Ms Kidson, who recently upgraded from the Topcon 3DOCT she’d had for over ten years to a Topcon Triton, routinely dilates all patients over 50, along with patients who have diabetes, glaucoma, macular degeneration, cataracts, etc.

“There are definitely things that can only be seen with OCT scanning. In-practice AMD monitoring, glaucoma suspect monitoring or Glaucoma treatment cannot be performed comprehensively without the relevant OCT scans,” she said.

Having tried various models to recoup the cost of investing in OCT, Ms Kidson stopped bulk billing (except under certain circumstances) and charges an eye screening fee inclusive of OCT. However, she said the cost of acquiring an OCT, “pales in significance when measured against the increased confidence gained when you are clinically backed by the latest technology that offers a wide variety of imaging options and amazing software for analysis.”

Additionally she noted that patients appreciate the quality of care provided. “Patients have a much better understanding of what is happening to their eyes and why referral or specific monitoring intervals are important. Adherence is now much higher… their appreciation translates into an understanding of your worth and the fees charged.”

----------

*ASSIGNED TASK A:* Copy everything in the OCT passage from "Ms Kidson, who" down to "macular degeneration, cataracts, etc.".
*ASSIGNED TASK B:* In the OCT passage, which device did Ms Kidson recently upgrade to?
The records come from a separate source unrelated to the OCT passage.

----------

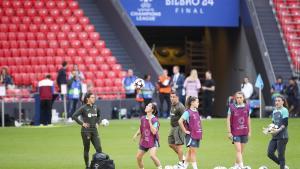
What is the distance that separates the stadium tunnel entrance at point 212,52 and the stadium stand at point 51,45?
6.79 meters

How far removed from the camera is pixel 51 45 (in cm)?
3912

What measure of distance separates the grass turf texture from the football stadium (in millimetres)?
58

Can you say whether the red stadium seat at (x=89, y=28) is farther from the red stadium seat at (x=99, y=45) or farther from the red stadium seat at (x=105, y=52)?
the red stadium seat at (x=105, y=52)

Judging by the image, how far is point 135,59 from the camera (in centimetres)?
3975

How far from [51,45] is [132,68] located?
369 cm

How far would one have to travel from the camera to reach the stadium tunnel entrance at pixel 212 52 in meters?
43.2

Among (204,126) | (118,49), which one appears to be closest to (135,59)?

----------

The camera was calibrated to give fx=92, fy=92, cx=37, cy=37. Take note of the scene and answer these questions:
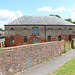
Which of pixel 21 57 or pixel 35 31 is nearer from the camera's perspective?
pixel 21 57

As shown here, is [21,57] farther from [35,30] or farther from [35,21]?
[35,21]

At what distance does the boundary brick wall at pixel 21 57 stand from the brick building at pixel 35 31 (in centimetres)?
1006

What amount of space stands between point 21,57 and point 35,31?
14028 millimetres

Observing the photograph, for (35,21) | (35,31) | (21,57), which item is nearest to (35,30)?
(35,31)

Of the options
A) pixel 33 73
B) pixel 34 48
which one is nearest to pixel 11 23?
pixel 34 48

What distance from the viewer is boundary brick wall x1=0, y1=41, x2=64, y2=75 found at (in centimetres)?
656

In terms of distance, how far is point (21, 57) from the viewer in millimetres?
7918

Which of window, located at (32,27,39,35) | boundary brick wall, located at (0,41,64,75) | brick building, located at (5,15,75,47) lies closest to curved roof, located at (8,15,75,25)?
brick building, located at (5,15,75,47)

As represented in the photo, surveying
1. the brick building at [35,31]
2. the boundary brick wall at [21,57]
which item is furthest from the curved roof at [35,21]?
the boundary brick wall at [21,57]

----------

*PROBLEM SOLUTION A:*
Ms Kidson, who recently upgraded from the Topcon 3DOCT she’d had for over ten years to a Topcon Triton, routinely dilates all patients over 50, along with patients who have diabetes, glaucoma, macular degeneration, cataracts, etc.

*PROBLEM SOLUTION B:* A Topcon Triton.